# Problem statement
Rewrite the data from the line that contains "Can you tell" through the end of the data, switching "tall grass" to "dry grass". Leave everything else in those lines unchanged.

[Recorded data]
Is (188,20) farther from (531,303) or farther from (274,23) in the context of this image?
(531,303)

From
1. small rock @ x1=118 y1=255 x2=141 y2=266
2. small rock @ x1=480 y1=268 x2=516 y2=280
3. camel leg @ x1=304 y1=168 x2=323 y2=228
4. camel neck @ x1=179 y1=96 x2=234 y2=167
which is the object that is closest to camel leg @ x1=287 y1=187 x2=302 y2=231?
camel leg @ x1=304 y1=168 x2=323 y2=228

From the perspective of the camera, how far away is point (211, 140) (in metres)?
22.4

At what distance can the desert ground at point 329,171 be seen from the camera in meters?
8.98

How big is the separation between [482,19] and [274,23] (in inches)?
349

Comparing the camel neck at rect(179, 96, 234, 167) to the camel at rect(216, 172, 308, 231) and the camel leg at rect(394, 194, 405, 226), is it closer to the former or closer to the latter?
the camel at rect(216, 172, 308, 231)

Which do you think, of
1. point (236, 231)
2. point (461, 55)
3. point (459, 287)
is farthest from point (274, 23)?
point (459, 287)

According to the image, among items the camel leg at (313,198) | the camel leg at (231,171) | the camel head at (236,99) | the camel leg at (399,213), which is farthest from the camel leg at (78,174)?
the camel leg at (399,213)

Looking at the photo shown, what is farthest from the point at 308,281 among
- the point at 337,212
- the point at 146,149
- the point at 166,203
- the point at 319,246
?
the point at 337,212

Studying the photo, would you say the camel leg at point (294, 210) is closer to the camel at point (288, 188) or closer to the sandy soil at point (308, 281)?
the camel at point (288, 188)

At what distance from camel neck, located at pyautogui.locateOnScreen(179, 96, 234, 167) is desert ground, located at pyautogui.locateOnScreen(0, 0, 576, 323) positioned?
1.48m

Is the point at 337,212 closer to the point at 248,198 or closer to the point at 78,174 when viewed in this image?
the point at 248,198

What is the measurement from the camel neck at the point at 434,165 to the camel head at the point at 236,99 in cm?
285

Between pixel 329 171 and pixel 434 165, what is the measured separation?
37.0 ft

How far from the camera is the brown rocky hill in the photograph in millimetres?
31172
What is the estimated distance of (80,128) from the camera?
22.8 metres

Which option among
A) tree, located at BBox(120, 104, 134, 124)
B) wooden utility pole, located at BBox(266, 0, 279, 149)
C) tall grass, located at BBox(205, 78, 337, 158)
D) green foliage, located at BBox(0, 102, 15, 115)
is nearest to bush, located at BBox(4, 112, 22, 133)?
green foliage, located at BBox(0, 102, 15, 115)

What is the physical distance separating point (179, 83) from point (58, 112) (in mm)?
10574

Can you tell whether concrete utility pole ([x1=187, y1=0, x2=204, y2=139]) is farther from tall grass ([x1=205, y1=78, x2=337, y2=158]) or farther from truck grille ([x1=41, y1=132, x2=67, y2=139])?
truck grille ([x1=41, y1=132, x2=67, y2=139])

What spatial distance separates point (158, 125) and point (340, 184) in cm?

# Reply to the task
Can you tell whether concrete utility pole ([x1=187, y1=0, x2=204, y2=139]) is farther from dry grass ([x1=205, y1=78, x2=337, y2=158]) or farther from truck grille ([x1=41, y1=132, x2=67, y2=139])?
truck grille ([x1=41, y1=132, x2=67, y2=139])

What spatial distance separates point (158, 125) and point (340, 184) in cm?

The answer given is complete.